Der "Wie kann das denn repräsentativ sein?"-Todesstoß
So hätte man dann auch vermeiden können, dass der gesamten Präsentation der klassische "Wie kann das denn repräsentativ sein?"-Todesstoß versetzt wurde: Auf die Frage aus dem Publikum, warum denn 1.000 Befragte repräsentativ sein sollen für 4 Millionen, antwortet Herr Beyer nur, dass 2.000 natürlich besser gewesen wären. Anstatt den Kritikern mit einer einfachen Erklärung des Stichprobenprinzips – sehr anschaulich hier in diesem Video mit der Gründerin des Instituts für Demoskopie in Allensbach, Elisabeth Noelle-Neumann, gezeigt – den Wind aus den Segeln zu nehmen, wurde die Kritik an der Methode nur noch befeuert.

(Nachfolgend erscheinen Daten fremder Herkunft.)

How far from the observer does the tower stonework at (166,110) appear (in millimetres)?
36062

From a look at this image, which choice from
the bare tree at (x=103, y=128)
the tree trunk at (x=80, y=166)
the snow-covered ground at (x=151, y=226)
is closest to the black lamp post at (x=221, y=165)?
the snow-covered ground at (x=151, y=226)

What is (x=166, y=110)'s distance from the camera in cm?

Der eigentliche Kern der Veranstaltung – die Ergebnisse – gingen dabei völlig unter.
Letztlich schien es so, als schätze die CDU-geführte Staatskanzlei den 2014 im Koalitionsvertrag mit der SPD beschlossenen Sachsen-Monitor gar nicht richtig. Dabei gibt es gar keinen Grund die regelmäßige Befragung nicht selbstbewusst und offensiv zu vertreten. Die Staatskanzlei sollte eigentlich stolz darauf sein, transparent und systematisch "seinen Bürgern so auf den Zahn" zu fühlen, wie es der Sachsenspiegel formuliert. Bevor die Ergebnisse und Daten also im Staatsarchiv verschwinden, würden wir dringend raten, die Datensätze denjenigen für Analysen zur Verfügung zu stellen, die sich mit sozialwissenschaftlicher Forschung auskennen.
*Vollständige Literaturangabe: Zick, A., Küpper, B. & Hövermann, A. (2011). Die Abwertung der Anderen. Eine europäische Zustandsbeschreibung zu Intoleranz, Vorurteilen und Diskriminierung. Berlin: Friedrich-Ebert-Stiftung.